While the threat simulation hypothesis can be interpreted to support the tweet that started this whole thing, Robb tells me there’s also evidence to suggest it’s not totally accurate. (Shocking.) For instance, analyzing data from more than 16,000 dream reports, researchers have shown that cell phones appear in 3.55 percent of women’s dreams (and 2.69 percent of men’s) — not a huge number, but it’s higher than the frequency with which movies (3.18 percent), computers (1.2 percent), and airplanes (1.49 percent) appear in our dreams.

Katie Heaney

I’ve never really thought about this before seeing someone share a LinkedIn article on the topic, but I have also never dreamt about my smartphone! Or at least I don’t recall in case I have.

30 June 2025

Financial Times: “OpenAI and Jony Ive accused of trying to ‘bury’ rival start-up”

The trademark dispute comes just a month after OpenAI revealed plans to acquire Ive’s hardware start-up in a bet on alternatives to the smartphone as the dominant device to access AI.

Over the weekend, OpenAI removed a blog post and short video about the deal, following a restraining order by a US federal judge on Friday. OpenAI and LoveFrom, Ive’s design firm, have denied any intentional trademark infringement or wrongdoing.


In its lawsuit, filed this month, iyO detailed the meetings between Rugolo, OpenAI and Ive’s team leading up to May.

Tan requested that several team members try out the iyO device, according to emails disclosed in the suit. Tan, Welinder, and Evans Hankey — the former Apple design chief who joined Ive at io — met iyO again in May for a presentation of its product, according to the lawsuit.

They were talking about buying our company, said Rugolo. They got everything, right down to how the software stack works. I foolishly trusted them, because I thought we were collaborating and serious about working together.

The meetings came three years after an initial round of contacts. In April 2022, iyO said it met Ryan Cohen, an executive at Altman’s personal investment fund Apollo Projects, and LoveFrom team member and former Pinterest co-founder Evan Sharp. Both passed on investing at the time.

Michael Acton & Cristina Criddle

What a perfect analogy for LLMs, copying original work from others and claiming it as their own! Although in business these kind of maneuvers are well-known: walk up to a smaller company with promises of investments or even an acquisition, get them to show you their most-prized ideas to prove their worth, then walk away and launch something similar to bury them essentially for free.

29 June 2025

The Wall Street Journal: “Pope Leo takes on AI as a Potential Threat to Humanity”

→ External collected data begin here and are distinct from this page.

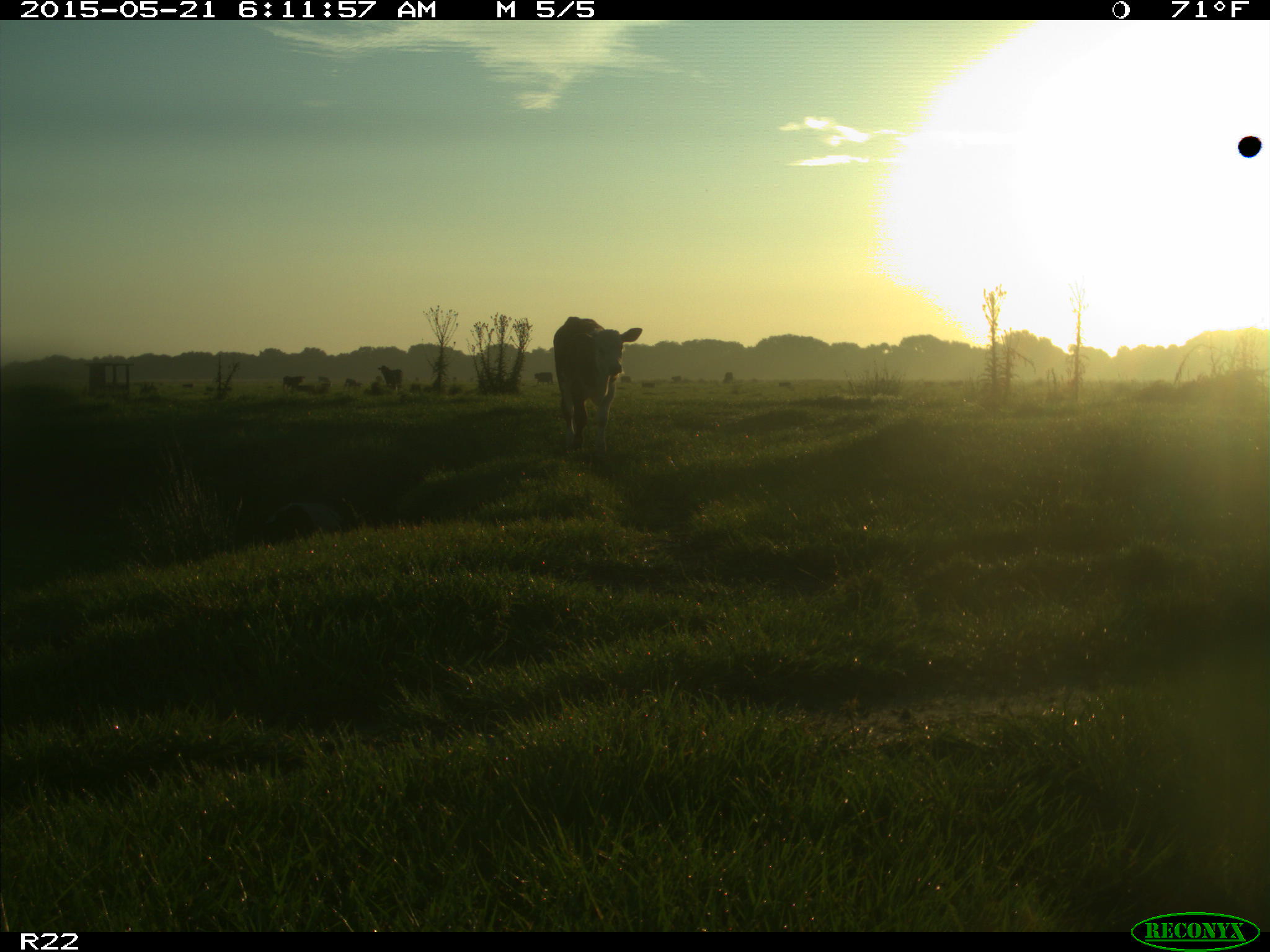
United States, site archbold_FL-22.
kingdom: Animalia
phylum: Chordata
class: Mammalia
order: Artiodactyla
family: Bovidae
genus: Bos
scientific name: Bos taurus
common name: domestic cow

The princes of the Catholic Church listened intently as Pope Leo XIV laid out his priorities for the first time, revealing that he had chosen his papal name because of the tech revolution. As he explained, his namesake Leo XIII stood up for the rights of factory workers during the Gilded Age, when industrial robber barons presided over rapid change and extreme inequality.

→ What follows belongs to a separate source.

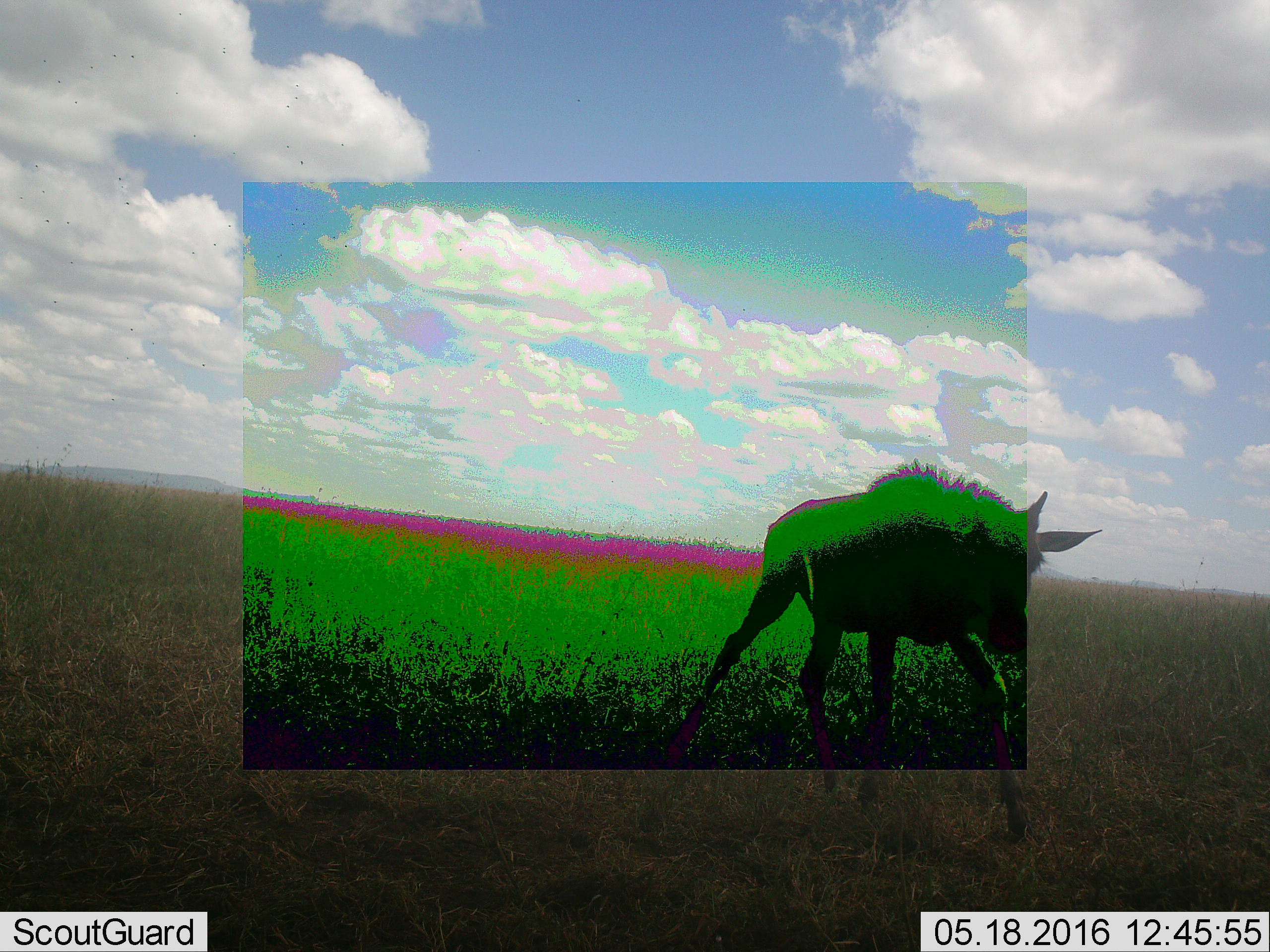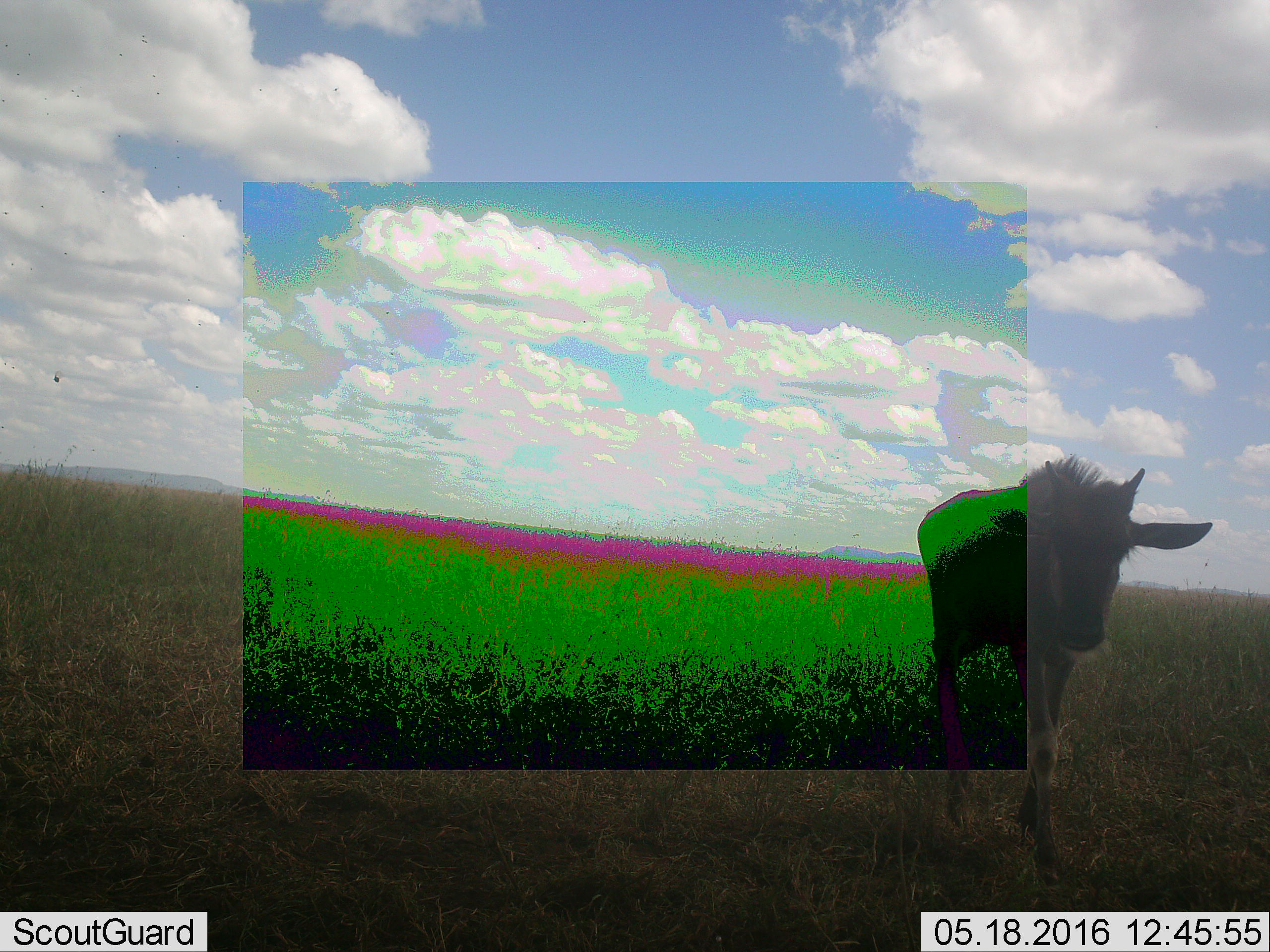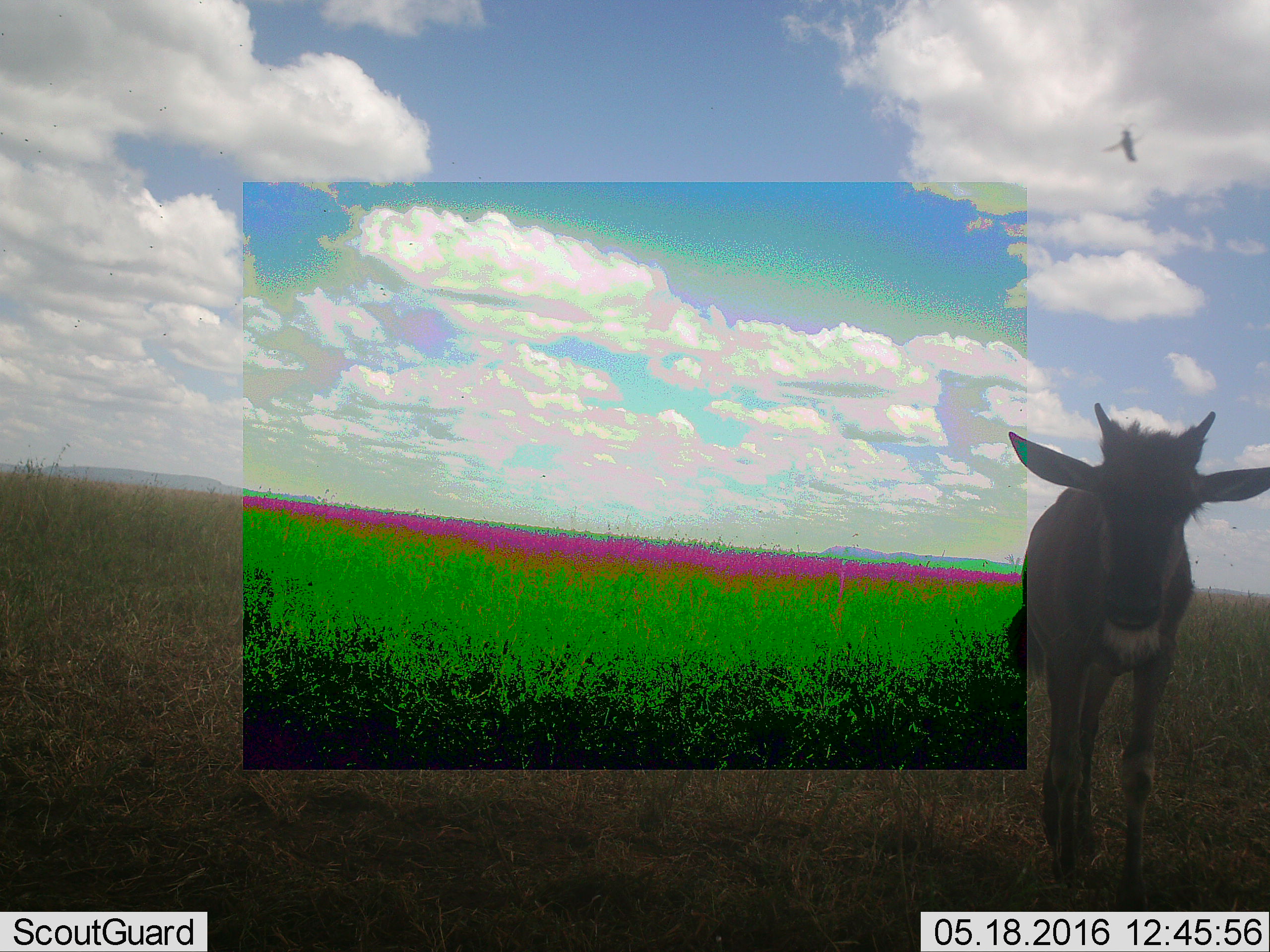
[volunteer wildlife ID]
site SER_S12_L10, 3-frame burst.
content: unidentified animal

Today, the church offers its trove of social teaching to respond to another industrial revolution and to innovations in the field of artificial intelligence that pose challenges to human dignity, justice and labor, Leo XIV told the College of Cardinals, who stood and cheered for their new pontiff and his unlikely cause.


Addressing the 2024 summit of G-7 leaders, he called AI “fascinating and terrifying”. He said humanity faced a future without hope if “choices by machines” replaced people’s decisions about their lives.

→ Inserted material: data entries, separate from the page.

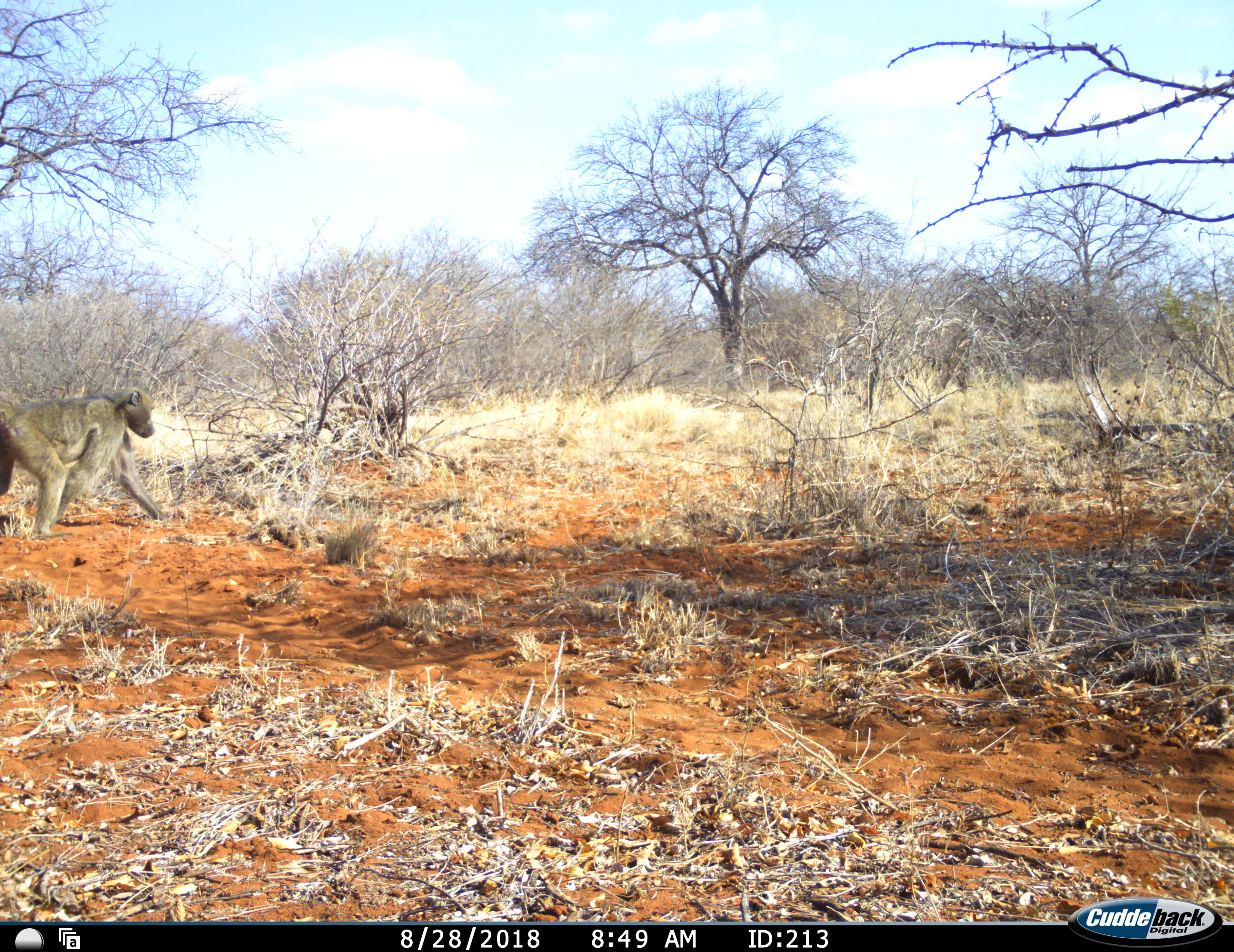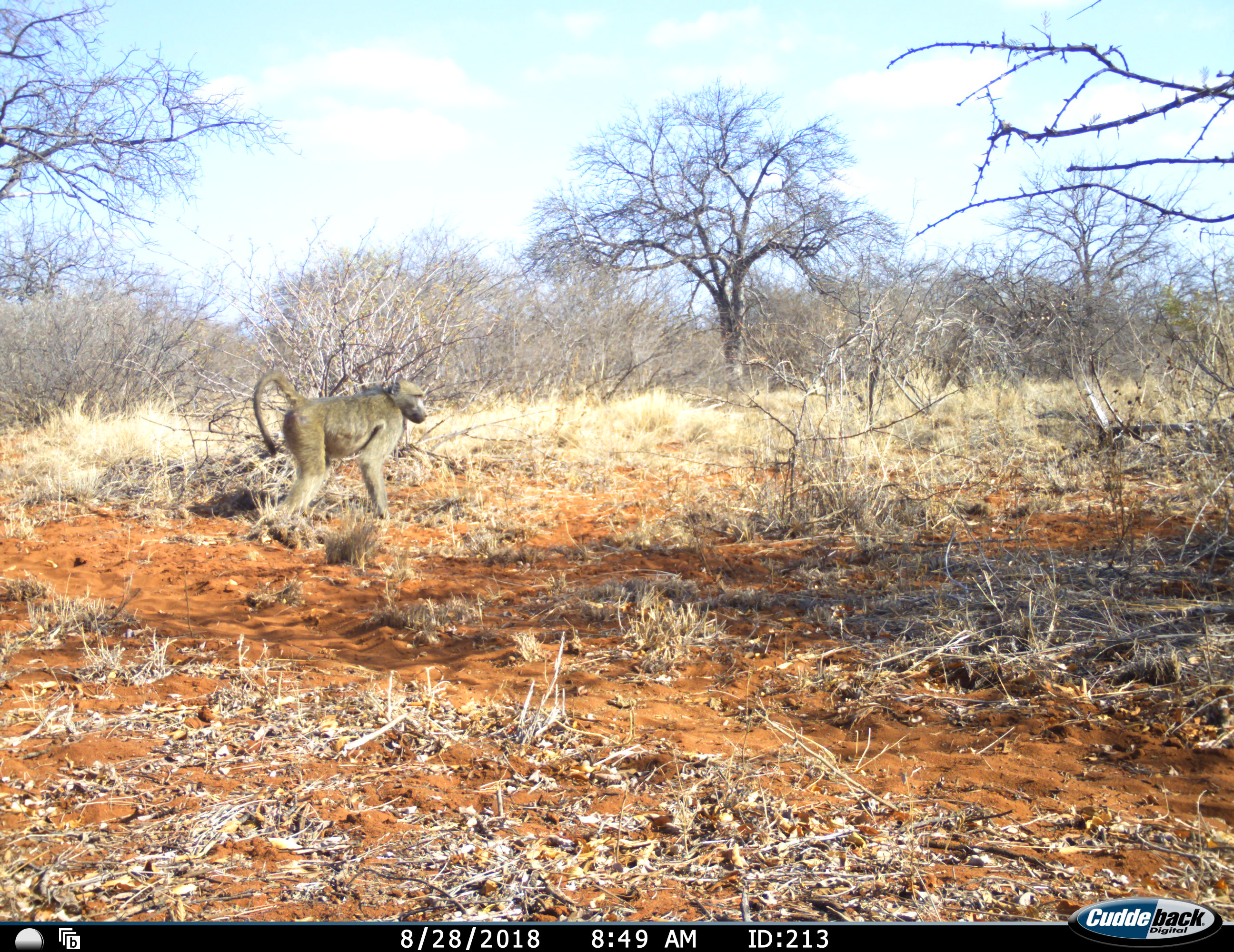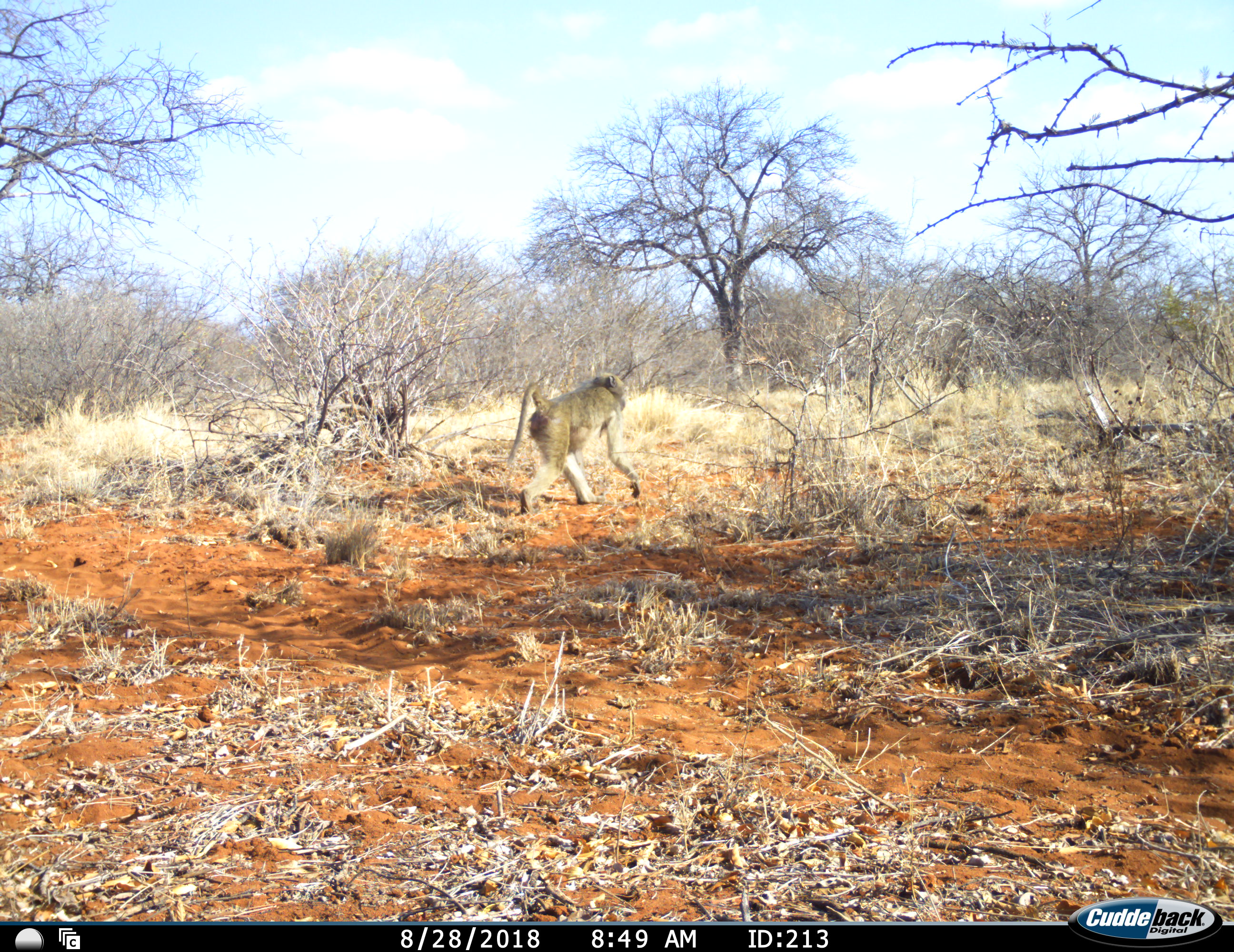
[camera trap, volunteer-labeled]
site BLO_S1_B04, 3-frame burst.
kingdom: Animalia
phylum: Chordata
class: Mammalia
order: Primates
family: Cercopithecidae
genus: Papio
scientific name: Papio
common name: baboon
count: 1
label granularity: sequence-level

In January this year, the Vatican warned in a document on AI that even if the technology had constructive uses, a handful of tech companies could gain wealth and power at the expense of the many. Militaries might race to develop autonomous weapons, lacking in human judgment or morality. Children risked growing up in a dehumanized world, with chatbots as their guides.

Margherita Stancati, Drew Hinshaw, Keach Hagey & Emily Glazer

Is this how the Butlerian Jihad begins in our timeline?